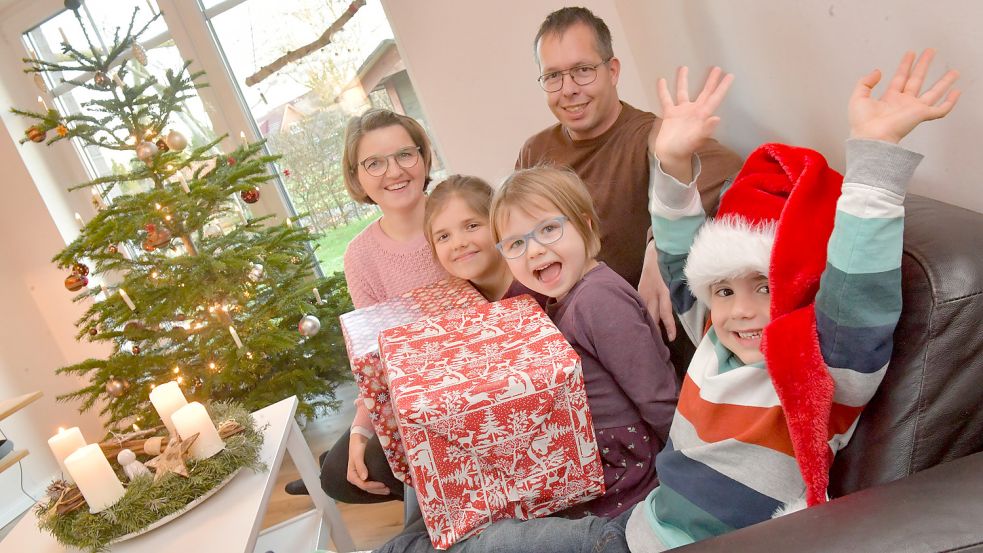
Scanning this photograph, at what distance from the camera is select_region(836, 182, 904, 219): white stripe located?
2.64 ft

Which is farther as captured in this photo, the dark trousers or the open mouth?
the dark trousers

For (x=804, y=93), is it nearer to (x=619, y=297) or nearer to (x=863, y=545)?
(x=619, y=297)

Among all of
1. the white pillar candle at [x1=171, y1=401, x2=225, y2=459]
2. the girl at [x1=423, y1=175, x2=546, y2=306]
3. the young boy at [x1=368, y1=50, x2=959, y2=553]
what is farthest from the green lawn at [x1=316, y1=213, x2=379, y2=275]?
the young boy at [x1=368, y1=50, x2=959, y2=553]

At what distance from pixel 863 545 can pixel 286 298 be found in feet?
8.88

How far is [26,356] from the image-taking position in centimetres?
391

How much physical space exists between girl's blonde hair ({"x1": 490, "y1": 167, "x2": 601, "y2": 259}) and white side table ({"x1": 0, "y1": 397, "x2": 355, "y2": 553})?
2.50ft

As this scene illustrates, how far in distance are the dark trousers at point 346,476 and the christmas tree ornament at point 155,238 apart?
1.47 m

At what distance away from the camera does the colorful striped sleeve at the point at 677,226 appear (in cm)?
114

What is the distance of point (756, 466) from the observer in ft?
3.22

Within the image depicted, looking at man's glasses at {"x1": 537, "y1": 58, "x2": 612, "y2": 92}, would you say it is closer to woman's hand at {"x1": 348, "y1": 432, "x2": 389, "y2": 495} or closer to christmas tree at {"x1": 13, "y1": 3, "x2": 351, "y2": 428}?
woman's hand at {"x1": 348, "y1": 432, "x2": 389, "y2": 495}

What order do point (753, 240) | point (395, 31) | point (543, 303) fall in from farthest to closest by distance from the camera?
point (395, 31) < point (543, 303) < point (753, 240)

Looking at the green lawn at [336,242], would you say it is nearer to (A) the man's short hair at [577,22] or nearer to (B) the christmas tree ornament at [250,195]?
(B) the christmas tree ornament at [250,195]

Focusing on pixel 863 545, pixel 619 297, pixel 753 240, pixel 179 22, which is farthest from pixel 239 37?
pixel 863 545

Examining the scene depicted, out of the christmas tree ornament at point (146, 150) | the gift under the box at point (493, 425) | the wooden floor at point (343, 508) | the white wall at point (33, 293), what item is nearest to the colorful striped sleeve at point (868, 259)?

Task description: Retype the entire listing above verbatim, line for line, but omit the pictures.

Written answer:
Scanning this photograph, at what distance from the camera is select_region(836, 182, 904, 219): white stripe located?
2.64 ft

Which is farther as captured in this photo, the dark trousers or the open mouth?
the dark trousers

For (x=804, y=93), is it nearer to (x=619, y=297) or nearer to (x=863, y=545)?
(x=619, y=297)

Among all of
1. the white pillar candle at [x1=171, y1=401, x2=225, y2=459]
2. the girl at [x1=423, y1=175, x2=546, y2=306]
3. the young boy at [x1=368, y1=50, x2=959, y2=553]
what is farthest from the green lawn at [x1=316, y1=213, x2=379, y2=275]?
the young boy at [x1=368, y1=50, x2=959, y2=553]

At what distance from pixel 863 545 can pixel 286 298 be found in feet?
8.88

How far is [26,356] from the image-taking position in centimetres?
391

How much physical space exists between girl's blonde hair ({"x1": 490, "y1": 167, "x2": 601, "y2": 259}) and white side table ({"x1": 0, "y1": 397, "x2": 355, "y2": 553})?
2.50ft

As this scene illustrates, how far in distance are the dark trousers at point 346,476 and the christmas tree ornament at point 155,238 apart?
1.47 m

At what distance away from the camera does the colorful striped sleeve at the point at 677,226 appear (in cm)?
114

What is the distance of point (756, 466) from the observer in ft?
3.22

Within the image depicted, looking at man's glasses at {"x1": 537, "y1": 58, "x2": 612, "y2": 92}, would you say it is closer to woman's hand at {"x1": 348, "y1": 432, "x2": 389, "y2": 495} or closer to christmas tree at {"x1": 13, "y1": 3, "x2": 351, "y2": 428}?
woman's hand at {"x1": 348, "y1": 432, "x2": 389, "y2": 495}

What order do point (753, 240) | point (395, 31) | point (543, 303) fall in from farthest to closest by distance from the camera?
point (395, 31) < point (543, 303) < point (753, 240)

Looking at the green lawn at [336,242], would you say it is nearer to (A) the man's short hair at [577,22] or nearer to (B) the christmas tree ornament at [250,195]?
(B) the christmas tree ornament at [250,195]

Focusing on pixel 863 545, pixel 619 297, pixel 753 240, pixel 179 22, which is farthest from pixel 239 37?
pixel 863 545

Examining the scene depicted, out of the christmas tree ornament at point (146, 150) | the gift under the box at point (493, 425) | the wooden floor at point (343, 508) | the white wall at point (33, 293), what item is nearest to the colorful striped sleeve at point (868, 259)?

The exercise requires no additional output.